## begin SOURCE

Re: Aerial photography
 
I think the key is an explicit appreciation of the risk exposure and the measures to mitigate it. The law on PT is there to protect Joe Punter, who has a right to expect a particular level of risk, appropriate to an air transport undertaking. A PPL (CPL, whatever) who wants to take photos from the right seat undoubtedly understands and accepts the risks associated with private flying. Difficult to legislate for that subtlety though, without creating glaring loopholes.

IO540 8th Jan 2006 19:38

Re: Aerial photography
 
I agree that a "public transport" passenger can be reasonably regarded as having a greater expectation of safety that somebody who is getting a free ride.

One could argue that the above is nonsense; an absolutely negligible % of fatalities could possibly come from the difference between G-reg PT and non-PT maintenance regimes, but I concede that for some reason Joe Public buying a ticket is less expecting to die than one not buying a ticket. If there was a problem then I'd suggest it comes from flying 30 year old wrecks :O

The problem is that the regs which classify a flight as PT extend far far beyond what a reasonable person might regard as such.

One example is rental, which is automatically classed as PT. Even if I rent a plane from my own business (a business which I own 100%) that makes it PT. Renting the same plane to somebody else, for a completely private flight, is also PT.

To that extent I think spernkey is right; the PT regs have been extended right into the gutter to protect the PPL flight training industry (which relies a lot on self fly hire) by creating a level playing field between the schools, and individual owners wishing to recover some of their costs by renting out their planes. Flying schools moan like hell to the CAA over this sort of stuff.

So, such owners are pushed into the artificial device of creating partnerships, sometimes as limited companies to protect the shareholders from each other's actions, all done to avoid what might appear as "rental".

A lot of the ANO, as applying to GA, is really trade and revenue protection, and cannot possibly by the slightest stretch of imagination be based on safety data.

The FAA has no problem with mandatory maintenance being just the Annual (of course in practice one still does regular maintenance as required for the engine and such, but one doesn't have to chuck anything up to £500 at a JAR145 company to change the oil and the filter) and the aircraft can still be rented out (Part 91). They operate a fleet many times bigger than the CAA and if they had a problem they would know about it.

## end SOURCE
## begin EXTRACTED INFORMATION

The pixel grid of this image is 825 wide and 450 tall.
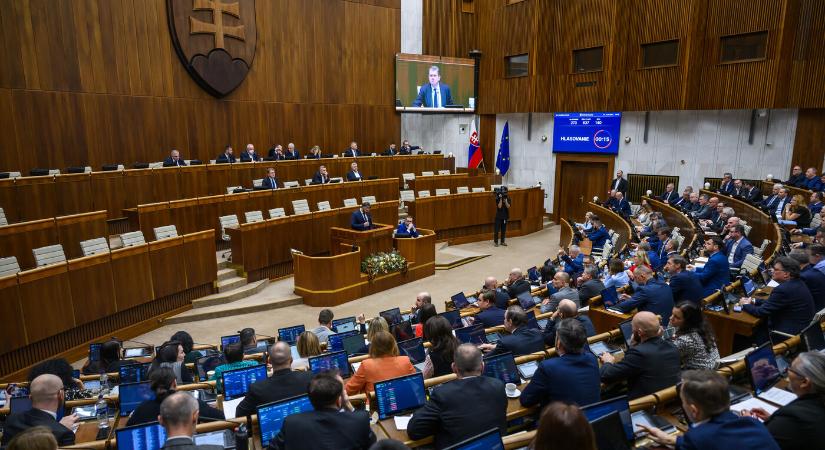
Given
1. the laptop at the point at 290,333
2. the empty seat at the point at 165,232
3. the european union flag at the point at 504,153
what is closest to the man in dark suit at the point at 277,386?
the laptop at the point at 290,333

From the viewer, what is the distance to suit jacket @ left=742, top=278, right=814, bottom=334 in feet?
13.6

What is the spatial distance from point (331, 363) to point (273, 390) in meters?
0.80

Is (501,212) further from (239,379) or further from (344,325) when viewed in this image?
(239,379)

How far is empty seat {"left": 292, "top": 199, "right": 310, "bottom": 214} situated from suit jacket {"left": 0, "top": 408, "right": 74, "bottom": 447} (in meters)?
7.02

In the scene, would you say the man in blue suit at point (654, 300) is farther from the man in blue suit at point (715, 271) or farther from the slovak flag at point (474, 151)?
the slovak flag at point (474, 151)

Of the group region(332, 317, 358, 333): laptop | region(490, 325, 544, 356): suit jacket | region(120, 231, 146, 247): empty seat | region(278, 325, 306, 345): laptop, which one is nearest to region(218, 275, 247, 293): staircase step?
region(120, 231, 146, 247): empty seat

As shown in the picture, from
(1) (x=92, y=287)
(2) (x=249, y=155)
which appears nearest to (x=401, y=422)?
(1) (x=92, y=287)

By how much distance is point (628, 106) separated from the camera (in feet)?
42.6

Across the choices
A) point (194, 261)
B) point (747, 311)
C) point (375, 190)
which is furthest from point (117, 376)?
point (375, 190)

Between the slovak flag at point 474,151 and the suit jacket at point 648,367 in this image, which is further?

## end EXTRACTED INFORMATION

In the aerial photography discussion, what is rental automatically classed as?

Public transport (PT).